Chronic binge ethanol-mediated acidemia reduces availability of glutamine and related amino acids in maternal plasma of pregnant sheep

Jayanth Ramadoss
- Department of Veterinary Physiology and Pharmacology, College of Veterinary Medicine and Biomedical Sciences, Texas A&M University, Highway 60, Boulevard VMA, Room 332, College Station, TX 77843, USA
- Michael E. DeBakey Institute, Texas A&M University, Highway 60, Boulevard VMA, Room 332, College Station, TX 77843, USA
Guoyao Wu
- Department of Animal Science and Faculty of Nutrition, Texas A&M University, Highway 60, Boulevard VMA, Room 332, College Station, TX 77843, USA
Timothy A. Cudd
- Department of Veterinary Physiology and Pharmacology, College of Veterinary Medicine and Biomedical Sciences, Texas A&M University, Highway 60, Boulevard VMA, Room 332, College Station, TX 77843, USA
- Michael E. DeBakey Institute, Texas A&M University, Highway 60, Boulevard VMA, Room 332, College Station, TX 77843, USA
- Corresponding author. Tel.: +1-979-862-1972; fax: +1-979-845-6544.

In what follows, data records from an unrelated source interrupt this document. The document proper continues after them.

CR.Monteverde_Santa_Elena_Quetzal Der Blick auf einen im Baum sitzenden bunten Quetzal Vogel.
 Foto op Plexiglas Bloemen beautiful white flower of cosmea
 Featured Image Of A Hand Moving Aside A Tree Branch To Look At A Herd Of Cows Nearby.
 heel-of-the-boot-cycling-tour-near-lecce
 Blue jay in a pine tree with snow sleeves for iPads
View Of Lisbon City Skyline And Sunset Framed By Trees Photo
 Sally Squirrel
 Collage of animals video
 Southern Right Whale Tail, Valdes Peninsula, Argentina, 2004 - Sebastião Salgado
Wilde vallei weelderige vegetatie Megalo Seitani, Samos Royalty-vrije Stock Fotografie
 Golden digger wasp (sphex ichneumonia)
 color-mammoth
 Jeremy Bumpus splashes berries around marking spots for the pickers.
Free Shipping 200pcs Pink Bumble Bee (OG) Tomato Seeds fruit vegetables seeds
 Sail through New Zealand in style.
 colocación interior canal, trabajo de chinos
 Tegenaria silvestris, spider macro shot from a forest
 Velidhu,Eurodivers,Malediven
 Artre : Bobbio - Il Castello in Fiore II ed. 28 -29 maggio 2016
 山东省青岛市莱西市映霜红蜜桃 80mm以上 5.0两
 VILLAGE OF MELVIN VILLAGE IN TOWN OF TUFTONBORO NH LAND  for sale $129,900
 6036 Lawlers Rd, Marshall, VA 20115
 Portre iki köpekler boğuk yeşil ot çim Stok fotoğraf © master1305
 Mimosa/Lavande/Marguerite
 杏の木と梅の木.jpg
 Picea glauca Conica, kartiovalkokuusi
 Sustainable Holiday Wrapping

Received 4 March 2008; received in revised form 29 July 2008; accepted 18 August 2008.

Abstract

Heavy drinking during pregnancy can result in fetal alcohol syndrome (FAS), of which, fetal and postnatal growth retardation and central nervous system deficits are cardinal features. Although a number of mechanisms have been proposed, none fully account for these deficiencies. We have previously reported that maternal ethanol exposure (1.75g/kg) results in transient acidemia in the mother and fetus. Alterations in pH are known to regulate glutamine homeostasis. Therefore, we hypothesized that chronic binge ethanol-mediated acidosis reduces glutamine concentrations in maternal plasma that result in decreases in the circulating levels of amino acids related to glutamine metabolism. Pregnant ewes were divided into three groups: ethanol (1.75g/kg), saline control, and acidemia (inspired fractional carbon dioxide [CO₂] was manipulated to mimic the maternal arterial pH pattern created by ethanol). The experiment was conducted on three consecutive days followed by four days without treatment beginning on gestational day (GD) 109, continuing to GD 132. Plasma samples were analyzed for nutrients and metabolites using HPLC and spectrophotometric methods.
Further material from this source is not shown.